He was born in what was then known as the United Provinces of the Netherlands. Although he lived and painted at a time when Dutch artists had their greatest impact on the development of European art, Drost is a painter about whom very little is known.
Around 1650, he became a student of Rembrandt, eventually developing a close working relationship, painting history scenes, biblical compositions, symbolic studies of a solitary figure, as well as portraits. As a student, his 1654 painting titled Bathsheba was inspired by Rembrandt's painting done in the same year on the same subject and given the same title. This was a common practice at the time and even a few hundred years later, other artists such as Paul Cézanne did a painting titled Bathsheba. Both Drost’s and Rembrandt’s masterpieces were acquired by the Louvre in Paris.
Sometime in the mid 1650s, the young artist was sent to Rome, where he painted with fellow Dutchman Johannes Vermeer from Utrecht. After a few years, Drost went on to Venice to paint with the artist Johann Carl Loth[?]. His return to the Netherlands around 1662 is documented by his painting the portrait of Hillegonda van Beuningen (private collection, the Netherlands) dated 1663.
Willem Drost’s recognized lifetime output of artwork is very small, while Rembrandt is credited with more than 2,000 paintings and etchings, the majority of which are not signed. In recent years, some paintings attributed to Rembrandt have had their authenticity come under question. The importance of these Rembrandt works is such that the Foundation Rembrandt Research Project was established in Amsterdam to review all of his works on which there could be a question as to whether it was that of Rembrandt or one of his distinguished pupils. Scholars have now reattributed a number of Rembrandt’s paintings to these associates.
Drost had evolved into one of Rembrandt’s most talented disciples, so much so that his 1654 painting titled: Portrait of a Young Woman with her Hands Folded on a Book was one of the ones attributed to Rembrandt for more than 300 years. As well, when the portrait of a young man on horseback titled The Polish Rider was discovered in 1897 it too was attributed to Rembrandt. Acquired by New York City's Frick Collection, The Polish Rider is one of the Frick Museum[?]'s most valued treasures. However, years ago, the painting’s authenticity was questioned by several scholars, led by the renowned expert Julius Held[?]. Many others, including Dr. Josua Bruyn of the Foundation Rembrandt Research Project, now believe this great painting may also be that of Willem Drost as may be several others.

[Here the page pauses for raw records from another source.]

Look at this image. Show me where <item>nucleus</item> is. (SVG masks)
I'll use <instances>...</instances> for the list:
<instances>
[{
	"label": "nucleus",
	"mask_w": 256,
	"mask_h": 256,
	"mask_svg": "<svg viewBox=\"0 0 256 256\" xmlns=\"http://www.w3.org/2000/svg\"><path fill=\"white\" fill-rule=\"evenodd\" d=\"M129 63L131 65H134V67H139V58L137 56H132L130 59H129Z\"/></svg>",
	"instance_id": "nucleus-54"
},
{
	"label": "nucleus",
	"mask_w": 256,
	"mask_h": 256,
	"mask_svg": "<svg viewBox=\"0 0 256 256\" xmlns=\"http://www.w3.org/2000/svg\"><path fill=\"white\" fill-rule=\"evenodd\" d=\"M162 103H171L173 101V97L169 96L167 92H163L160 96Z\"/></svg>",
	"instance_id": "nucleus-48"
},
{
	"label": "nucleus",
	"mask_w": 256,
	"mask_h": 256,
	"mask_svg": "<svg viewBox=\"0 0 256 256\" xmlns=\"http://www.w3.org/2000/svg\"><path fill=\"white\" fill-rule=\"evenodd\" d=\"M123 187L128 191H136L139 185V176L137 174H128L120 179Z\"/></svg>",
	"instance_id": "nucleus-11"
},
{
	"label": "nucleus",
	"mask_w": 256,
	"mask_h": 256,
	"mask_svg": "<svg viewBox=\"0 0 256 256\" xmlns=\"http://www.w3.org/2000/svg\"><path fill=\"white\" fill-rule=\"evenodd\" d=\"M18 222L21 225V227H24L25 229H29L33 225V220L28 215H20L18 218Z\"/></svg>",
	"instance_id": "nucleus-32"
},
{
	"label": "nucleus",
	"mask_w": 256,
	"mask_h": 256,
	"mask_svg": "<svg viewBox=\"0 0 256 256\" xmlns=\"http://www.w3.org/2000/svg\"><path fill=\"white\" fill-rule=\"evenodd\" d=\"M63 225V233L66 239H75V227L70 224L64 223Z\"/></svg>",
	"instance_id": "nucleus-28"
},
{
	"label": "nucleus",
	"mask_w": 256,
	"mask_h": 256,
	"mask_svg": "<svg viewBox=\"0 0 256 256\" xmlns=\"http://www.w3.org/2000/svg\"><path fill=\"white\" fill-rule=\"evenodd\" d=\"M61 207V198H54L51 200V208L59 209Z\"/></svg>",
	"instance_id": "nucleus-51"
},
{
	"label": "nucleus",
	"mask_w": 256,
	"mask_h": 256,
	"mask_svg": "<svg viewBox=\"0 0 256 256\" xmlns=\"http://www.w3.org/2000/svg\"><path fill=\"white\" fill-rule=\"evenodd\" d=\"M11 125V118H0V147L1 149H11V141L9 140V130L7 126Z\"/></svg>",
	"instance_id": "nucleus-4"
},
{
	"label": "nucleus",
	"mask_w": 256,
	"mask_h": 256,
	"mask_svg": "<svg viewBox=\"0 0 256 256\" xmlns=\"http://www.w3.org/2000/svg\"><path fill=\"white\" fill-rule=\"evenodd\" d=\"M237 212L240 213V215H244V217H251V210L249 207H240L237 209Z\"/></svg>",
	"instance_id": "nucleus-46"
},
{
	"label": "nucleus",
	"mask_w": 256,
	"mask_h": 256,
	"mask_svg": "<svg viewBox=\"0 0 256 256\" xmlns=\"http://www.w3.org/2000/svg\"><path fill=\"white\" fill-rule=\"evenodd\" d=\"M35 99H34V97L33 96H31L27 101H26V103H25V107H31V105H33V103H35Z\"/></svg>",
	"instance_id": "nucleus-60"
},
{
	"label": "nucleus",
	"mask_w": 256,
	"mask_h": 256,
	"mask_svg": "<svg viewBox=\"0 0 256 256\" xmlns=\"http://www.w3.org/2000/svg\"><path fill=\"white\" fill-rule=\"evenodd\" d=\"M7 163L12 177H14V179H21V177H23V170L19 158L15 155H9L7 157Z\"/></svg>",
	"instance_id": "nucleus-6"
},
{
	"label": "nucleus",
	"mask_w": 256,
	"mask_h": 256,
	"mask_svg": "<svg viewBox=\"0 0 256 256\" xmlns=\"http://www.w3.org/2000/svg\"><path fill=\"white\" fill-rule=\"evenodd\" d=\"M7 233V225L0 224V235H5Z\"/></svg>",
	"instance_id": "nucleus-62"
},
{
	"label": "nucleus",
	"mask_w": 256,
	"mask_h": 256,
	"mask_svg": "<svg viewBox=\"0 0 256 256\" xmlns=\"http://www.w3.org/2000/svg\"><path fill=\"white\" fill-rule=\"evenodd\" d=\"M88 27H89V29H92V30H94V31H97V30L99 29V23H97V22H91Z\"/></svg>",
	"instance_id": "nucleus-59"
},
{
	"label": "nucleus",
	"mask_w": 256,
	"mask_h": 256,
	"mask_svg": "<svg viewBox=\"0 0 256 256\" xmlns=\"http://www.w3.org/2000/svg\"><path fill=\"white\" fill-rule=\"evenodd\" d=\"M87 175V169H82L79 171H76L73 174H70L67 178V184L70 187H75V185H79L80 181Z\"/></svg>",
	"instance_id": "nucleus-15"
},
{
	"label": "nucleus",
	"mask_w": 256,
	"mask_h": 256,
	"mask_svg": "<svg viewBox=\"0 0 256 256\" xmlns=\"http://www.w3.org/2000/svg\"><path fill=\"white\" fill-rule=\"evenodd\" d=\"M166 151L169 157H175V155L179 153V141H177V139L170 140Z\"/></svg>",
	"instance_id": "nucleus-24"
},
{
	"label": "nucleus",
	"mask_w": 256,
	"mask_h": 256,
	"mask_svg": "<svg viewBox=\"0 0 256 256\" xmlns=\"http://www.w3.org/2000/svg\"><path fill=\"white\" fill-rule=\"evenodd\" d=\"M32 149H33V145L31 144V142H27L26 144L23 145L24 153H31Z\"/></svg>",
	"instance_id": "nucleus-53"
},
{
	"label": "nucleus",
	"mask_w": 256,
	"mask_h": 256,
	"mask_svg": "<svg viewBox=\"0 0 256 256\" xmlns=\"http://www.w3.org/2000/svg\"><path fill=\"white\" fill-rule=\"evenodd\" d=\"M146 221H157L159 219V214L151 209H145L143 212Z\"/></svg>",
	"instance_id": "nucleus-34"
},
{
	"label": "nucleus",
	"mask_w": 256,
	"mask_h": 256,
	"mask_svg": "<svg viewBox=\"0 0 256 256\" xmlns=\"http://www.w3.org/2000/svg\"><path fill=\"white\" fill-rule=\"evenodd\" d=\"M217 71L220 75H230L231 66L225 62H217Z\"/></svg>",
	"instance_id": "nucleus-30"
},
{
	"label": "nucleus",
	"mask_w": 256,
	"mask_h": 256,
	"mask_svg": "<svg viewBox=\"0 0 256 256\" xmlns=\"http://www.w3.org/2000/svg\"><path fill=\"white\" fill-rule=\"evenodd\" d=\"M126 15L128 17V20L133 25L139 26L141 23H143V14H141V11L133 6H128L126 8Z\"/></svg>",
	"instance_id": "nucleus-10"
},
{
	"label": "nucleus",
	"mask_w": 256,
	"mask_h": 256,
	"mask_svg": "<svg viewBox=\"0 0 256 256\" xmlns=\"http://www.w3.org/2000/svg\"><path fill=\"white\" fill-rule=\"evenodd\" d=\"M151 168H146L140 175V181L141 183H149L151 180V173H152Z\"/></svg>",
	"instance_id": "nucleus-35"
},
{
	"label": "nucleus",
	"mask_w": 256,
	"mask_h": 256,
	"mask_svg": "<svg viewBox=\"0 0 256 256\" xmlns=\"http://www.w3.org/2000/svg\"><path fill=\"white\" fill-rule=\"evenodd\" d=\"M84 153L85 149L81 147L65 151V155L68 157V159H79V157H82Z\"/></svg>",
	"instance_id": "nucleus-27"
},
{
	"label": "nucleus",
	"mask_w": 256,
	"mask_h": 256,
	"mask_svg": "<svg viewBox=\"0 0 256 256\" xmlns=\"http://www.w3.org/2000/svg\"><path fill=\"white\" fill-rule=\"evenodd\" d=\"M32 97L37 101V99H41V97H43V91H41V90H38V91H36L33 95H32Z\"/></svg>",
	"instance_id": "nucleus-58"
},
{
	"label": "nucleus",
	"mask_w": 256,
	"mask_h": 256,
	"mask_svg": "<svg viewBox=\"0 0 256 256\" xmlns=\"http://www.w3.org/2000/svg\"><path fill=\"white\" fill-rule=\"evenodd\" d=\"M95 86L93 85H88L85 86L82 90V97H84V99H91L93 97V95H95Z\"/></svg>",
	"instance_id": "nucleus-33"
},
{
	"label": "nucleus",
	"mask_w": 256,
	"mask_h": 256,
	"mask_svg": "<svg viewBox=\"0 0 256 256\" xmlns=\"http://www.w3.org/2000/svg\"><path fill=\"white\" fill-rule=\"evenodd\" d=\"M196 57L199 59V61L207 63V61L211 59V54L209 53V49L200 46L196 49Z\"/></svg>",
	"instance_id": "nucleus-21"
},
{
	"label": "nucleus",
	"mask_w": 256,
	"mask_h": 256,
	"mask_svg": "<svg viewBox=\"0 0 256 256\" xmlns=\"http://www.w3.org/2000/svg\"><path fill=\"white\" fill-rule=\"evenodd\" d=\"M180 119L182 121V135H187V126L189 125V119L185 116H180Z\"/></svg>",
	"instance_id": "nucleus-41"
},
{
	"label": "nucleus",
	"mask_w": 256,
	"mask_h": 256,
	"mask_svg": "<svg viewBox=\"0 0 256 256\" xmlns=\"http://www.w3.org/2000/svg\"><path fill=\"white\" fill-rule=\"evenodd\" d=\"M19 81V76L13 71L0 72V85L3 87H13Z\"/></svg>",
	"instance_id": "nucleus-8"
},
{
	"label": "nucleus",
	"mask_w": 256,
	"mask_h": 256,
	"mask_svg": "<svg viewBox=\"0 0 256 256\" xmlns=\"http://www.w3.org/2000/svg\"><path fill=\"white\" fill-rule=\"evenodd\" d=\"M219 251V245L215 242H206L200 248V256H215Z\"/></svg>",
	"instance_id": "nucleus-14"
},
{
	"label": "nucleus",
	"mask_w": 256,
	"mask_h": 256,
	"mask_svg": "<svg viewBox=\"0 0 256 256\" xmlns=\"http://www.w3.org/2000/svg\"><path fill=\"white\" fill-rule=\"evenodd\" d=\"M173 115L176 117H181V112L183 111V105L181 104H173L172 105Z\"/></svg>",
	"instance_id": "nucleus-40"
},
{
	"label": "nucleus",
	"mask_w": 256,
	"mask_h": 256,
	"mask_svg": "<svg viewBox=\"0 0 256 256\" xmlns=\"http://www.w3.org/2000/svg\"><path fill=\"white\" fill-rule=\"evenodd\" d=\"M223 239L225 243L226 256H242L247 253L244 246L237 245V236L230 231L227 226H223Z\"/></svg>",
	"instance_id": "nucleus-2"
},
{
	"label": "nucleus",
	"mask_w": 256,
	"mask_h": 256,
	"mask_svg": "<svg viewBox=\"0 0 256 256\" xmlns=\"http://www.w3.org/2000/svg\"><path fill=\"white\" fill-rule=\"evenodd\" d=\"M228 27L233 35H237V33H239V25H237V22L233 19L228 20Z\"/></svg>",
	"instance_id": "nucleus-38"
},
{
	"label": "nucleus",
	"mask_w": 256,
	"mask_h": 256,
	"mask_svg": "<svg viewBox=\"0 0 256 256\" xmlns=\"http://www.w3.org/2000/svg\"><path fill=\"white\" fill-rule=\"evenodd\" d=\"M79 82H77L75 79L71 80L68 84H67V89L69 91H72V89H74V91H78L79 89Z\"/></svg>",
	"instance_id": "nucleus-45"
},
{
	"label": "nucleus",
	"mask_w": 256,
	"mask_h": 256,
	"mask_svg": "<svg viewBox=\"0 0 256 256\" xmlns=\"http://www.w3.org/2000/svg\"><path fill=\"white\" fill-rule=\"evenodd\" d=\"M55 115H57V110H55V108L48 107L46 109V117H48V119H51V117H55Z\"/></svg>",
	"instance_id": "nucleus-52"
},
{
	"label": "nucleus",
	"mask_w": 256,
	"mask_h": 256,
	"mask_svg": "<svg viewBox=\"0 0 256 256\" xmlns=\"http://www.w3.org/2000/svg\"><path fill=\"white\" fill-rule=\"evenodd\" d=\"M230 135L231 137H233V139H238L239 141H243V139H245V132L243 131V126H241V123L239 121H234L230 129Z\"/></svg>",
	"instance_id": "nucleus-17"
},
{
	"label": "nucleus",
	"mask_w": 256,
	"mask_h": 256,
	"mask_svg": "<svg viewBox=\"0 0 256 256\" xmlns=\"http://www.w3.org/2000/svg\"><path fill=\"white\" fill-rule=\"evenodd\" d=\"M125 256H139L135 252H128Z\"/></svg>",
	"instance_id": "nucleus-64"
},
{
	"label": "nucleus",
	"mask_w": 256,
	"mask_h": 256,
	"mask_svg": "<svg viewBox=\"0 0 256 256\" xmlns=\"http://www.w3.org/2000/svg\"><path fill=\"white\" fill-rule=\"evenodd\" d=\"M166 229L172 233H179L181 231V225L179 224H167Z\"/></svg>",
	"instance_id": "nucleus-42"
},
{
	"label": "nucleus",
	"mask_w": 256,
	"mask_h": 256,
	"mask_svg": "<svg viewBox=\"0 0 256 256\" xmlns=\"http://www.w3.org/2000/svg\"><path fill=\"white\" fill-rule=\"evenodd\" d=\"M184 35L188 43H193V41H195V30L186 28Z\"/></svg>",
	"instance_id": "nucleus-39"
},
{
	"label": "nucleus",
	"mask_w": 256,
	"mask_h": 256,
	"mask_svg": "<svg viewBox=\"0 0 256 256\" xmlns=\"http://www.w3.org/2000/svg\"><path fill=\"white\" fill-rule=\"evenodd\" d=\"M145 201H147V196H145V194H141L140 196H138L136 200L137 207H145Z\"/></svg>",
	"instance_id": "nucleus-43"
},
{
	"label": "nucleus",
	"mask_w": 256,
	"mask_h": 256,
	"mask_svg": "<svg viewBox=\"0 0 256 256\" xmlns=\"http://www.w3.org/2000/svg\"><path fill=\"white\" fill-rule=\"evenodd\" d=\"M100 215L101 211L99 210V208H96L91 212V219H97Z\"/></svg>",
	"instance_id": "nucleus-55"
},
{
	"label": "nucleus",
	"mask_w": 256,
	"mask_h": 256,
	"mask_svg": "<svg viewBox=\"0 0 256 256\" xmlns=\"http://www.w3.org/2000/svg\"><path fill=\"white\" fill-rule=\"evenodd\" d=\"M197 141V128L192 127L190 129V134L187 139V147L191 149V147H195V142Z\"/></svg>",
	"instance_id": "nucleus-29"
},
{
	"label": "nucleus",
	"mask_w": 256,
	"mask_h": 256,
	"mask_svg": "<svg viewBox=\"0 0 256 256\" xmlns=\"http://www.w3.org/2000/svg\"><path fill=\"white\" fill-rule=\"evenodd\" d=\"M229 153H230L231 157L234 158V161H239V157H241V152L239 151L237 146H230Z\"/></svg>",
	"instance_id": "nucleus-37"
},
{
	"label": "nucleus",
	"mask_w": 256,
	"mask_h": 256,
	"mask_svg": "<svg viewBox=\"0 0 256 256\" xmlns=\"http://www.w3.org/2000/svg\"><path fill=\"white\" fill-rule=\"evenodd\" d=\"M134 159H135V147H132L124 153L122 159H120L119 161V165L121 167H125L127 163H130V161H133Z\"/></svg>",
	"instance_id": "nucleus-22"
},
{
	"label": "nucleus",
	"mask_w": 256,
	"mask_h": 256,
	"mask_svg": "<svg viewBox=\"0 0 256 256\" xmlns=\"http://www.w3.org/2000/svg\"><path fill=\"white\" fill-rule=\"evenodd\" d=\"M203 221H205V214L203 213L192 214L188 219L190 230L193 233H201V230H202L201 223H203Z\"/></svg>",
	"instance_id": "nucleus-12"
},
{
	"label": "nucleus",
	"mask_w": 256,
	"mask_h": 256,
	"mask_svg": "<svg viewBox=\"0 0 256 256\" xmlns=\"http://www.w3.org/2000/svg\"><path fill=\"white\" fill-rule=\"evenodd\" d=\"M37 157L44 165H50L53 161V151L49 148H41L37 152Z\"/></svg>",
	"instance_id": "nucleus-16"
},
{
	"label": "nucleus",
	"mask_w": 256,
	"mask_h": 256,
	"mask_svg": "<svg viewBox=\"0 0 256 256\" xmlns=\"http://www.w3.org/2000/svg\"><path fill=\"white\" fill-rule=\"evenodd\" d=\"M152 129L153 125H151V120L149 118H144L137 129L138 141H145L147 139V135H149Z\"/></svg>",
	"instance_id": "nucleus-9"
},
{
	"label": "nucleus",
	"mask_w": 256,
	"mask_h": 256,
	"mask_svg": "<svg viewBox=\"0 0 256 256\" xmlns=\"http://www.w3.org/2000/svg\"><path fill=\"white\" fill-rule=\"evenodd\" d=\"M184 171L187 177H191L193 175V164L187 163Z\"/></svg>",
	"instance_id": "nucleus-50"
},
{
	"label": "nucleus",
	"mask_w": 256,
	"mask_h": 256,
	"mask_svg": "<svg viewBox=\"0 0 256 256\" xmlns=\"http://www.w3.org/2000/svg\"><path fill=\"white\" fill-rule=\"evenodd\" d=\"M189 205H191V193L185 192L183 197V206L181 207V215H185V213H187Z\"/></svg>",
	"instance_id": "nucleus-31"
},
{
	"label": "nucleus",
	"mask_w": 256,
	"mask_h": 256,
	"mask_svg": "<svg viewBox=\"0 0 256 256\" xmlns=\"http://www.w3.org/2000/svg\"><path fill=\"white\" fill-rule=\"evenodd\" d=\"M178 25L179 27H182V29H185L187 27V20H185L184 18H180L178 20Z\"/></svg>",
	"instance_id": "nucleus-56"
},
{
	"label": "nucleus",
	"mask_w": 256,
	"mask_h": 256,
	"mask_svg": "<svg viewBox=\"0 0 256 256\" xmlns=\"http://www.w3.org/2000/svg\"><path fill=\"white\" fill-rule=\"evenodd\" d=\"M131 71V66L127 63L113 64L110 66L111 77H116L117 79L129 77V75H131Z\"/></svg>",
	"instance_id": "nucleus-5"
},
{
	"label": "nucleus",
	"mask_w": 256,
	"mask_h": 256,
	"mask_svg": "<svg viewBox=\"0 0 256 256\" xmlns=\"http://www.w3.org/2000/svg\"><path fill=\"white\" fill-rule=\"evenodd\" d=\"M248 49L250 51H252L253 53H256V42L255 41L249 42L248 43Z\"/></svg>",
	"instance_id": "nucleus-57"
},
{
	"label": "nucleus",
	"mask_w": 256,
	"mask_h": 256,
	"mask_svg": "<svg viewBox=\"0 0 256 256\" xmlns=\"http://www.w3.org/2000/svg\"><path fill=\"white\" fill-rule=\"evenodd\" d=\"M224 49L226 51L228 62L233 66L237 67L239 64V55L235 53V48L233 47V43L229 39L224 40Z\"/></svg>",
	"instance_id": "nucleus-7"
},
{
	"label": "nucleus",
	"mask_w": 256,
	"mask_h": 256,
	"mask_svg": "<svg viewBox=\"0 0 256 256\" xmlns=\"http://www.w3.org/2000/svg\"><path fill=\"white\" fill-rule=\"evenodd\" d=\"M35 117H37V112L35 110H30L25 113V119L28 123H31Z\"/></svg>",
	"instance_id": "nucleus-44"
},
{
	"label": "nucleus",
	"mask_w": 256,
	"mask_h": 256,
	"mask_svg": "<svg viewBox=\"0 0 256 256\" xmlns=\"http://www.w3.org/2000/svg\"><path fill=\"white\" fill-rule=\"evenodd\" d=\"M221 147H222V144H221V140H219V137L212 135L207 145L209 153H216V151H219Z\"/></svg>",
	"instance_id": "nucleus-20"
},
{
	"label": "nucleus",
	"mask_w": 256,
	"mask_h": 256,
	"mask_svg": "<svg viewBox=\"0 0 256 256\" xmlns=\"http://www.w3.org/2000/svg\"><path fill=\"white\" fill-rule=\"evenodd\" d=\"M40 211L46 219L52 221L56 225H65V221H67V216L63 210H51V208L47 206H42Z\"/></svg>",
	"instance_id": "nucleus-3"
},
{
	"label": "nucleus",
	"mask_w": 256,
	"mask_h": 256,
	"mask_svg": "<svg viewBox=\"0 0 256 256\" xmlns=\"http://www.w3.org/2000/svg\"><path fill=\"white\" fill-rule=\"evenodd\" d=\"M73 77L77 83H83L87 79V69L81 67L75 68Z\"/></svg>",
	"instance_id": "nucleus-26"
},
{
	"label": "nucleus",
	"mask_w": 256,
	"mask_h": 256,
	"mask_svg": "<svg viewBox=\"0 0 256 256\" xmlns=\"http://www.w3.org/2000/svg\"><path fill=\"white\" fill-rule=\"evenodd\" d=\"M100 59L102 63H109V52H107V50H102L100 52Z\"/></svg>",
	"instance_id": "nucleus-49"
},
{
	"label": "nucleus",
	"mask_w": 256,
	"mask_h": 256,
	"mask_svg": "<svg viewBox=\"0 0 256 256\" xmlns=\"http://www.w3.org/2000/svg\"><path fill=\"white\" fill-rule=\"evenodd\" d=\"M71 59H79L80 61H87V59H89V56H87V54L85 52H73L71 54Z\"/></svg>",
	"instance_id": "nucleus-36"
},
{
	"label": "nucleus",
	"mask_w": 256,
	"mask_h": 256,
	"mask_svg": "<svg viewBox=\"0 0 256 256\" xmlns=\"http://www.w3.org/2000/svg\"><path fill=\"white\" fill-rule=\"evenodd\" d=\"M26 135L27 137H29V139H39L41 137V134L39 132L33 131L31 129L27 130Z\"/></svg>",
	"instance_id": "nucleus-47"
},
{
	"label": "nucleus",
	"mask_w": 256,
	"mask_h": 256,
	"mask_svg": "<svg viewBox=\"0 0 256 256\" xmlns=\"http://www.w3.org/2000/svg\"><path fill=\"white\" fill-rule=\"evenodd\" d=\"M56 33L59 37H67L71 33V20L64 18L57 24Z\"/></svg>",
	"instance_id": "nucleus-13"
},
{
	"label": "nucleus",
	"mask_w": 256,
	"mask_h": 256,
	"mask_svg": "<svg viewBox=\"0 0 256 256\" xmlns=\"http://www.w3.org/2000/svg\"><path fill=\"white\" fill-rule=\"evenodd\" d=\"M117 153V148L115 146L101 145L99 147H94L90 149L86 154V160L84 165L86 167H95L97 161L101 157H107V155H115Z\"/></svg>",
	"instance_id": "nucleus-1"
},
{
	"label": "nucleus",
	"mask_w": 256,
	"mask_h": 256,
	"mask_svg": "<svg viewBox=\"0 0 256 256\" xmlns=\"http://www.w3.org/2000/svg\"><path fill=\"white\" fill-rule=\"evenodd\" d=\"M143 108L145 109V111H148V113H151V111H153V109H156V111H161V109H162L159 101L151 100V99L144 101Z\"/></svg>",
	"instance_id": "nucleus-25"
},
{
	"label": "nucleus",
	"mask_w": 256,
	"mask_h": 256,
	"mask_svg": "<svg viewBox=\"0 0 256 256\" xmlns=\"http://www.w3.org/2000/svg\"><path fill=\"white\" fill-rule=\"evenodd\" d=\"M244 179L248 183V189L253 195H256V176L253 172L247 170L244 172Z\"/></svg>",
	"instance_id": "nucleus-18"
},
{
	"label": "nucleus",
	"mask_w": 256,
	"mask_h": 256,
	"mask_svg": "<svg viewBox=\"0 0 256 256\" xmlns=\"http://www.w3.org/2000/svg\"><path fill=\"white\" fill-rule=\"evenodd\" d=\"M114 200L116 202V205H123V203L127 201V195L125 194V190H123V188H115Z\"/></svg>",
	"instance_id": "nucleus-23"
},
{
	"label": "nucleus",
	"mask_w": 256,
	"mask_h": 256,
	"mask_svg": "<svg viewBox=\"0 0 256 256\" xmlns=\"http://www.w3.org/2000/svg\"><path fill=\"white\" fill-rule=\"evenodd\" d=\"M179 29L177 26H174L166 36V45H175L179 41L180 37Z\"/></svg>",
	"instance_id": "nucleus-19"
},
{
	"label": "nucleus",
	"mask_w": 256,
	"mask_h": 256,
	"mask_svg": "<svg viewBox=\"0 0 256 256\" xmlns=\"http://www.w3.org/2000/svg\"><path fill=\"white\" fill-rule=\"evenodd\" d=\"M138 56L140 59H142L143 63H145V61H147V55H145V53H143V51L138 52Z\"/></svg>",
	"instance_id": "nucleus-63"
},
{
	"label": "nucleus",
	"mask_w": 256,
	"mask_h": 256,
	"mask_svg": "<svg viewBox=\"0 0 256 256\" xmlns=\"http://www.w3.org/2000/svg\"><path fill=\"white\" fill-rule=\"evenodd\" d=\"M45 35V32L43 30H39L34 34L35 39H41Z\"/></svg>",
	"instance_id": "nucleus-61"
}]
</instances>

As a result of all these investigations, more and more scholars are looking at Willem Drost's known works and his reputation has grown in stature to the point that today he is being considered as one of the greatest of the "Old Masters[?]".
The exact year of Willem Drost’s death is unknown, however, the last reference to him is in 1680 when he was witness to an inventory of the possessions of Jan van Spijckvoort in the Dutch city of Rotterdam.